“Holding Hands in the Dark:” Reflections on CPE
Emma Markham, Rafael Diaz, and Alex Sarkissian—all 2nd year BIE MDiv students—reflect on their recent CPE experiences.
I have long suspected that I would enjoy working with dying people and CPE confirmed that for me. One of the biggest areas of growth I identified related to interfaith service. I struggled with my place in an interfaith (but entirely monotheistic, except myself) team, and I still question how to pray to God with/for/alongside patients while maintaining my authentic spiritual connection to the person or people I am with. My CPE experience left me with many more questions about the role of chaplaincy in my professional life, what it satisfies in me and what it doesn’t, where it challenges me for the better, and where it leaves me needing something else. Overall, it feels like a beginning, and I look forward to continuing to explore this complex, fascinating, demanding, beautiful, and humbling work.
It’s about holding space for people to open to their suffering and respecting their process of struggle. It’s tough, but I have structures for support and guidance through weekly meetings with my FE/CPE cohort and 1-on-1 with my Dharma teacher and theological supervisor, Lama Rod Owens, that have been incredibly beneficial and grounding.
This work is practice in itself in how it requires non-reactivity and deep capacity for compassion, which is holding suffering in love without being moved into suffering myself. It requires me to lean into and deepen my practice for support as well so I can come into sessions fresh and ready to fully support them and so I don’t bring their suffering with me into other sessions or the rest of my life. I’m forced to maintain my daily practice and have even started ritualizing and sacralizing other parts of my life—for example, when I go on long walks after sessions, I ask the Earth to hold the suffering I witnessed so it’s not sticking on me, or for the wind to blow it away. I’ll visualize Water washing it away when washing my hands between sessions or while in the shower, all to acknowledge the intensity of the work and support me in being joyful and stable throughout my personal life. Such stability and ease is necessary for the work to be sustainable and effective.

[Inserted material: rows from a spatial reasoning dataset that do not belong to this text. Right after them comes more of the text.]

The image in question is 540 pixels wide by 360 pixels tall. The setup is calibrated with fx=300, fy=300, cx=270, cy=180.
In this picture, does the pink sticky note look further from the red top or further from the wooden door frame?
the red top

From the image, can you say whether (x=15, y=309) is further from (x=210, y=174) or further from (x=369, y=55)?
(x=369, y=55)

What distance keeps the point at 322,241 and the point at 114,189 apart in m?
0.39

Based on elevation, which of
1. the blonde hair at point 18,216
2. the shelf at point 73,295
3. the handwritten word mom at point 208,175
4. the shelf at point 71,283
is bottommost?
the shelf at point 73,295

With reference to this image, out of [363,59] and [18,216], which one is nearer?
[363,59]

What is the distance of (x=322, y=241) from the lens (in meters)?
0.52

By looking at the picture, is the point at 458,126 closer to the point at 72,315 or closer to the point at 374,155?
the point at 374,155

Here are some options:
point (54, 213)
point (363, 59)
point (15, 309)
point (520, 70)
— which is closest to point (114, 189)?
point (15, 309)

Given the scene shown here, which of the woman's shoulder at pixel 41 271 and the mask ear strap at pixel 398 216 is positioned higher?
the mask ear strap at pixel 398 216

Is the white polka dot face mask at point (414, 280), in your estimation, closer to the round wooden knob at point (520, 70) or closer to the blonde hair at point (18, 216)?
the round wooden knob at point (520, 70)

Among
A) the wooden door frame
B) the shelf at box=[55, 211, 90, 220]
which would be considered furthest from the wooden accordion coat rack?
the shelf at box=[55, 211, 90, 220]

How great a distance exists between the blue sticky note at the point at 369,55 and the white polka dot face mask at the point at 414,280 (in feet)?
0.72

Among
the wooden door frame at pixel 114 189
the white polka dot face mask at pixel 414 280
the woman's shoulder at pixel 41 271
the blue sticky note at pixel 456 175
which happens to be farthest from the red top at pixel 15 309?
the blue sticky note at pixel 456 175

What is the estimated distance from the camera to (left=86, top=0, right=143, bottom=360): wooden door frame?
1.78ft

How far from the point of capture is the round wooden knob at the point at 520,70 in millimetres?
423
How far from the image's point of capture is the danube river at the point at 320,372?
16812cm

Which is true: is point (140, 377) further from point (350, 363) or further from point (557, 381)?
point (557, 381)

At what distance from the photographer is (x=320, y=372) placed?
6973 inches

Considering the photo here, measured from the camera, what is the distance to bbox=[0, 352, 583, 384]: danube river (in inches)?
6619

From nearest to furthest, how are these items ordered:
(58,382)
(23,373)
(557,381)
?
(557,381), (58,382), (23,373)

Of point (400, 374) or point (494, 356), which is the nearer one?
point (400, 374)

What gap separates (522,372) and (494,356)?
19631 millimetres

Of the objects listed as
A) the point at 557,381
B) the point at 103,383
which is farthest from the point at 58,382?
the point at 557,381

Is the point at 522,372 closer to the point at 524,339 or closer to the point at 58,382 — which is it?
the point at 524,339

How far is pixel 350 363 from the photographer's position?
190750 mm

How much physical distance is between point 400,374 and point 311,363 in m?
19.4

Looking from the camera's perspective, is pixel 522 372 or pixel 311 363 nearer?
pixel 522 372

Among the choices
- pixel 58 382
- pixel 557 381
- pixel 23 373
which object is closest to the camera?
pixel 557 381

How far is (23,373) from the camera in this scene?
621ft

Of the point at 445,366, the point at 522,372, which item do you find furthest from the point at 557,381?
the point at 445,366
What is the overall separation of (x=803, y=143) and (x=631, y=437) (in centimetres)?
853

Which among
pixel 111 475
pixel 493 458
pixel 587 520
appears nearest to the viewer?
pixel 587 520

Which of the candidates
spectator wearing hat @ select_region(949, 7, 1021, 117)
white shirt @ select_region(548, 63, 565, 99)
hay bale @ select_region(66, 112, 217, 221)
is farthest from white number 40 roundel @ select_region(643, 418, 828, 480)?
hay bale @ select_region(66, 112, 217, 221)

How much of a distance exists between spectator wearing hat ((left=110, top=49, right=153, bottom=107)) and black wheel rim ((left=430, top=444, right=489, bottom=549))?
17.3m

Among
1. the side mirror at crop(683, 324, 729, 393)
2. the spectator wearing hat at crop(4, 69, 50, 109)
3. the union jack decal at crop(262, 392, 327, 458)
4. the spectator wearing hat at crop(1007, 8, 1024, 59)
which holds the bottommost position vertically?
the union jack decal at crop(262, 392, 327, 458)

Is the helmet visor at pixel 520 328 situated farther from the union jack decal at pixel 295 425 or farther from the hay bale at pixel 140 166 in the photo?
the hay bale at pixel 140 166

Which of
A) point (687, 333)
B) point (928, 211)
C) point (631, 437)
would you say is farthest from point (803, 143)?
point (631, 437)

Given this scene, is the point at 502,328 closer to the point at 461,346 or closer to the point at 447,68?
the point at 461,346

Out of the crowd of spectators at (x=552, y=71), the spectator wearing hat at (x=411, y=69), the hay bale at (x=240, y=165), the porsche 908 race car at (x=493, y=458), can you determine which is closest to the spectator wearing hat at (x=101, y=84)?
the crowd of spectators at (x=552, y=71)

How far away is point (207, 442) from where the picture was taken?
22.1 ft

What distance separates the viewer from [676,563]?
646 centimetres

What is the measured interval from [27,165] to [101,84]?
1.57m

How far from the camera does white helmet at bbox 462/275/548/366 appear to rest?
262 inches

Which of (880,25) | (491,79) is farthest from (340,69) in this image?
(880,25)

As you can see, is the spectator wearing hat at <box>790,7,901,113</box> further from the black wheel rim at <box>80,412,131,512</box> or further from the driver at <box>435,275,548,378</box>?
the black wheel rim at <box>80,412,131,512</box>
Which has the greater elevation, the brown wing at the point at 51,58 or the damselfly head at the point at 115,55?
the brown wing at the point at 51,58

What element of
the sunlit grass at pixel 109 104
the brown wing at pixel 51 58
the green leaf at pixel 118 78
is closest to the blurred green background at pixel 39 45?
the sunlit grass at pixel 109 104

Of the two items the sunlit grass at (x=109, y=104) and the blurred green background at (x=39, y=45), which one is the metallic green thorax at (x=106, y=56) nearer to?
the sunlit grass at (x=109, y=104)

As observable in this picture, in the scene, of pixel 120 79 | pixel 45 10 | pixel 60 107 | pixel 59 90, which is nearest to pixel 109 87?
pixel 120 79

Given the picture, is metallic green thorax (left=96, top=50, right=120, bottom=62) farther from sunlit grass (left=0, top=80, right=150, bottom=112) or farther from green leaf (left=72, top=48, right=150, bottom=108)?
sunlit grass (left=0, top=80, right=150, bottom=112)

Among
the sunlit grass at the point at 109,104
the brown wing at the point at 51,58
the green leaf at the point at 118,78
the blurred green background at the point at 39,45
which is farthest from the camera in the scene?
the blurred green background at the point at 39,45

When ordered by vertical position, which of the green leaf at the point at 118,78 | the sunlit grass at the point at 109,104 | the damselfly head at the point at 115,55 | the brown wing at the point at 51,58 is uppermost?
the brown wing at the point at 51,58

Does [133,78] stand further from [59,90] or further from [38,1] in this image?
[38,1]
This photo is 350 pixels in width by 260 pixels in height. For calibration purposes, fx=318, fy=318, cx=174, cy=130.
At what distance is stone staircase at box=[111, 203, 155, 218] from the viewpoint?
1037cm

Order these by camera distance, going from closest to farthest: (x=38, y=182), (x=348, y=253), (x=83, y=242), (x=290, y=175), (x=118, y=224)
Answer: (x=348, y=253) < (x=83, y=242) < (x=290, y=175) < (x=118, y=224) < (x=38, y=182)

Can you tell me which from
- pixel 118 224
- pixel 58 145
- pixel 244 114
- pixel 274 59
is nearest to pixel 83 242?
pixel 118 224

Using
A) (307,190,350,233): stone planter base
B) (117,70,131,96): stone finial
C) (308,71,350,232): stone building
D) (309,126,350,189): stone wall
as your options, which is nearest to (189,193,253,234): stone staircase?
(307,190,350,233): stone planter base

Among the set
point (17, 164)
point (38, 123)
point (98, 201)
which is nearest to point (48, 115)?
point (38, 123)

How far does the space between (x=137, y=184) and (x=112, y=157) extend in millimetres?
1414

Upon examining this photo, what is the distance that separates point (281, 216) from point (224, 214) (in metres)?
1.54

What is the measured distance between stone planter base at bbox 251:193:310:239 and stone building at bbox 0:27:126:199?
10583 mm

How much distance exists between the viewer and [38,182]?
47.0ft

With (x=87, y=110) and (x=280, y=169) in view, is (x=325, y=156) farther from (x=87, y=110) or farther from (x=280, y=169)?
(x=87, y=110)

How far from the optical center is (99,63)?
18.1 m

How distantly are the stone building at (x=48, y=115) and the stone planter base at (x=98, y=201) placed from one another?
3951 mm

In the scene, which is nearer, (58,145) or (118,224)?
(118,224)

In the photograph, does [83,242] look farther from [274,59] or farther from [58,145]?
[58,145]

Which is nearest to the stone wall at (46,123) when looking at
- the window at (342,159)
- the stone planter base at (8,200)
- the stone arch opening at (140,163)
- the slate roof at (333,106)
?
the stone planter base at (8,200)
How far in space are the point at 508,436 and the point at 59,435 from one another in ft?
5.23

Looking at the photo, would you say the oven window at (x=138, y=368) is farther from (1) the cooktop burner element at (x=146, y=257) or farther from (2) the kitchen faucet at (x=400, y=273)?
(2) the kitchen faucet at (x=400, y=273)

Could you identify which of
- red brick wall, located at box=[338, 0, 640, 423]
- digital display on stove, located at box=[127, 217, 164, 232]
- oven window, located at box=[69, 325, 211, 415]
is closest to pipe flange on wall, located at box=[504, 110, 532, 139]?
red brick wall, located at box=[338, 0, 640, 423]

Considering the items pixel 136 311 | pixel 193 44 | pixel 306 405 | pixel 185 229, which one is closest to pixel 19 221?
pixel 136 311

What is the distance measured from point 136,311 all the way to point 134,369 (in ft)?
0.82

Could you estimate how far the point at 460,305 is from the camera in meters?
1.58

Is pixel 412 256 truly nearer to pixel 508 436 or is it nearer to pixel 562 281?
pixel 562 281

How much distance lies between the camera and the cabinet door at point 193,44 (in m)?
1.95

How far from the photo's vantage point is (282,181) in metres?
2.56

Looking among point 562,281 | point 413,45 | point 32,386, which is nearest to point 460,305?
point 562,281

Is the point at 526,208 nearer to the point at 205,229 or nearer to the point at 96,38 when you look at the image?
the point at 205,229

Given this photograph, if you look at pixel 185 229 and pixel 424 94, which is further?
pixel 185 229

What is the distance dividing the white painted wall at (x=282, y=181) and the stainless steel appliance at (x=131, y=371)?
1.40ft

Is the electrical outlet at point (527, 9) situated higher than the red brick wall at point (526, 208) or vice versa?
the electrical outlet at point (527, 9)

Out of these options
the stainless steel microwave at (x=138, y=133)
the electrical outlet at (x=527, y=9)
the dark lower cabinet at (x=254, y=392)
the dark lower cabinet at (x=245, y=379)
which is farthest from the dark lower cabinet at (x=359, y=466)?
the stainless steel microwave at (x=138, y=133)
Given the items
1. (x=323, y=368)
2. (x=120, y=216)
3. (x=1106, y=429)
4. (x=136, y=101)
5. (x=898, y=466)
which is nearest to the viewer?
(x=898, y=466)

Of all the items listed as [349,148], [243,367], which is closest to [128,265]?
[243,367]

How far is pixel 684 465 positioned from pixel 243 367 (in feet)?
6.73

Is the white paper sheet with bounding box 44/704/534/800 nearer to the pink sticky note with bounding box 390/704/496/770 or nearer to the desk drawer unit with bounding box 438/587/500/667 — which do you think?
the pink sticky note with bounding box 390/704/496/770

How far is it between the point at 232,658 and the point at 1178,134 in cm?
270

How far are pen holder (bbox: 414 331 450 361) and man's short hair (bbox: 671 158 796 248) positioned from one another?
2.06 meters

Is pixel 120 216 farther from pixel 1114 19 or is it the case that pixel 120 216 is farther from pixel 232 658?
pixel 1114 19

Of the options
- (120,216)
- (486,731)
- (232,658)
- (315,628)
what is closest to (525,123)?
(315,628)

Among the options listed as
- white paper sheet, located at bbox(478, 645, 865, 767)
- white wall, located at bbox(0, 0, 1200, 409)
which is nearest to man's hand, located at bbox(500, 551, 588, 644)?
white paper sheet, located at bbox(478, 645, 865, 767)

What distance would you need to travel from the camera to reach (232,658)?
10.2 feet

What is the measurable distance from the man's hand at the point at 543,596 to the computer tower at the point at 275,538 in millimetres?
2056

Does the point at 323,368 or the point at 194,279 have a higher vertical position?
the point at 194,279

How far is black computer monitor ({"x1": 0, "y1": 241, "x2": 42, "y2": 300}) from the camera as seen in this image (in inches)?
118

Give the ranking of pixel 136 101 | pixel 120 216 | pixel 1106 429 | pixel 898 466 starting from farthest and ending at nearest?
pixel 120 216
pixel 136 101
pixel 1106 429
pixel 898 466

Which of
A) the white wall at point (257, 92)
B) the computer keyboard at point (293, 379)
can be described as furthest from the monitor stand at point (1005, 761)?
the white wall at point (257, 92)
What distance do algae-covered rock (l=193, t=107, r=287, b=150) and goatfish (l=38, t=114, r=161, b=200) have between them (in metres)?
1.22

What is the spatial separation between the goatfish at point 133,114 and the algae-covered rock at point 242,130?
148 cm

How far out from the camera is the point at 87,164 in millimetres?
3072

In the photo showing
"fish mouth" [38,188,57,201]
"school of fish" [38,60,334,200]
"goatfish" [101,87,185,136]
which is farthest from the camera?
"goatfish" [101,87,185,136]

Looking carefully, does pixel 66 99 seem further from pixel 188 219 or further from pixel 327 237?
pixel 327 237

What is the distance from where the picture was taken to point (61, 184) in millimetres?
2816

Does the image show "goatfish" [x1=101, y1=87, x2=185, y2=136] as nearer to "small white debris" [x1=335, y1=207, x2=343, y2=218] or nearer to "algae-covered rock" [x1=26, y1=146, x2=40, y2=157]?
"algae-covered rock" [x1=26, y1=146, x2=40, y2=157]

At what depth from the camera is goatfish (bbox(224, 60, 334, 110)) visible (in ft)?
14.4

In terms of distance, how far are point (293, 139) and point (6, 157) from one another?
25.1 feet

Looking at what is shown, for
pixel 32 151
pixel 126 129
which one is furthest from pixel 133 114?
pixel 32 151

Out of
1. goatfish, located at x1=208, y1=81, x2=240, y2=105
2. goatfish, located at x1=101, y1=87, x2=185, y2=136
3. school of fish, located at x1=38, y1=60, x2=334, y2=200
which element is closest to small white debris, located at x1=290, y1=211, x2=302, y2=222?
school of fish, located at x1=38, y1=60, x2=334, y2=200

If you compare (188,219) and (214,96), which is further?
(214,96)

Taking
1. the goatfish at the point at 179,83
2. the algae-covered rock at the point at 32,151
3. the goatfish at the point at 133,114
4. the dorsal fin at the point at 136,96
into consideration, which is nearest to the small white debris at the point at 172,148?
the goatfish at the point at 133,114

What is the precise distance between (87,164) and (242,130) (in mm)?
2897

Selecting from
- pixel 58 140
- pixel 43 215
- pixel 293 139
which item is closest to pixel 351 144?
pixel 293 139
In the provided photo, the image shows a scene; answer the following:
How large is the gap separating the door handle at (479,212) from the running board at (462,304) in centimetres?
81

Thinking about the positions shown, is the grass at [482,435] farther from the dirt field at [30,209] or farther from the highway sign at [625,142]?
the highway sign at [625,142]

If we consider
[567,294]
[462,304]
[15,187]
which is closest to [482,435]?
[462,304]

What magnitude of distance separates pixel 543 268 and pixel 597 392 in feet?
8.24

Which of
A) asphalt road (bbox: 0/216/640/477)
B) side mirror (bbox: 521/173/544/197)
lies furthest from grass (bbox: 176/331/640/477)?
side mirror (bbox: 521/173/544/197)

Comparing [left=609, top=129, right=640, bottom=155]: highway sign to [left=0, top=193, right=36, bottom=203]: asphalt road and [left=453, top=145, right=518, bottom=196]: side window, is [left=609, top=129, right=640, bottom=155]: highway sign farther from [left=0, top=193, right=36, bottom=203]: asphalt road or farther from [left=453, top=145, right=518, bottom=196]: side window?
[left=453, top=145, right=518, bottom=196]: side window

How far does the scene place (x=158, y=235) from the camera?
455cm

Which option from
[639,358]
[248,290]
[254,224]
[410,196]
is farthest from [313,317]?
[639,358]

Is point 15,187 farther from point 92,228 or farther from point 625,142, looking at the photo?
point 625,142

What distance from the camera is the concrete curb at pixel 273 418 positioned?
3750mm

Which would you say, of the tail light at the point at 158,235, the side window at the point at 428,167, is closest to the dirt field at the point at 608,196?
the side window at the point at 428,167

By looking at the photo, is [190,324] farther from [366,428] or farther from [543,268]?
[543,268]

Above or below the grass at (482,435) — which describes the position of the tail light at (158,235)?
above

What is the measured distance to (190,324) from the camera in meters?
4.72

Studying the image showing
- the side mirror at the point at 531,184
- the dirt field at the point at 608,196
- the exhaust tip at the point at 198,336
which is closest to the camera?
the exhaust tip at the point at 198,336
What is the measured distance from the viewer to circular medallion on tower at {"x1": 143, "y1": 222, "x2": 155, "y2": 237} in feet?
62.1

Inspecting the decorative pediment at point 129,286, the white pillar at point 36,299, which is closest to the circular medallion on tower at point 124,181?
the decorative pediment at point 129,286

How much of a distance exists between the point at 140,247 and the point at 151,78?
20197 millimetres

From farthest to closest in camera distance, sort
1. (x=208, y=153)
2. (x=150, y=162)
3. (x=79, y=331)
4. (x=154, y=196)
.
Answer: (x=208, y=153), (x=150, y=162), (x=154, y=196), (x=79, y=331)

Being a spiritual caregiver is an absolute honor and privilege. I see it as an extension of my organizing work because, living in apocalypse, we’re going to need people who are able to hold suffering and be creative and flexible amid horrific struggles. I also get to be of benefit to a lot of organizers and careworkers, many of them queer and trans, aiding them in their journey toward wholeness and freedom. But at the end of the day, I want to be awakened as soon as possible for the benefit of all beings—so I can liberate all beings. That means devoting my life to practice while still being realistic and respectful of my personal commitments that mean I won’t go to monastery. Through chaplaincy, I’m able to live out my calling by making my practice my vocation and vice versa.
CPE for me was a 10-week immersion in the First Noble Truth. Though I felt fairly well prepared to stay “in the pit” with my patients coming into CPE, I found it more difficult than expected to resist the sometimes subtle, sometimes not so subtle, desire to point towards the remaining Noble Truths, too. Yes, there is suffering, but there is also release from suffering and a path of practice leading to that release. As much as I sometimes wanted to go there with my patients though, I came to see that that’s not really my role as a chaplain. I also got better at recognizing when this desire to more actively help relieve the suffering of others arose more from my own unwillingness to “stay” rather than genuine compassion.
Coming into CPE, I also underestimated just how much of my own suffering I would be sitting with in addition to the suffering of my patients. On top of it simply being challenging working in a hospital all day, nearly every interaction brought me face to face with my greatest karmic hits: the difficulty in allowing myself to be a “beginner” at something, feeling less “valuable” than other members of the medical staff (e.g., doctors and nurses), struggling with imposter syndrome and my identity as a Buddhist practitioner tending to mostly Christians...the list goes on. Needless to say, doing my best to take care of myself and stay present to my own suffering allowed me to more skillfully meet my patients in theirs.
Overall, CPE has been one of the most fruitful experiences of seminary so far, and I wrapped up my first unit feeling mostly inspired and energized to keep developing my capacity as a chaplain. It helped validate for me why I was drawn to this work in the first place, as it’s hard to imagine a richer, more meaningful ground for practicing Buddhadharma and cultivating seeds of awakening.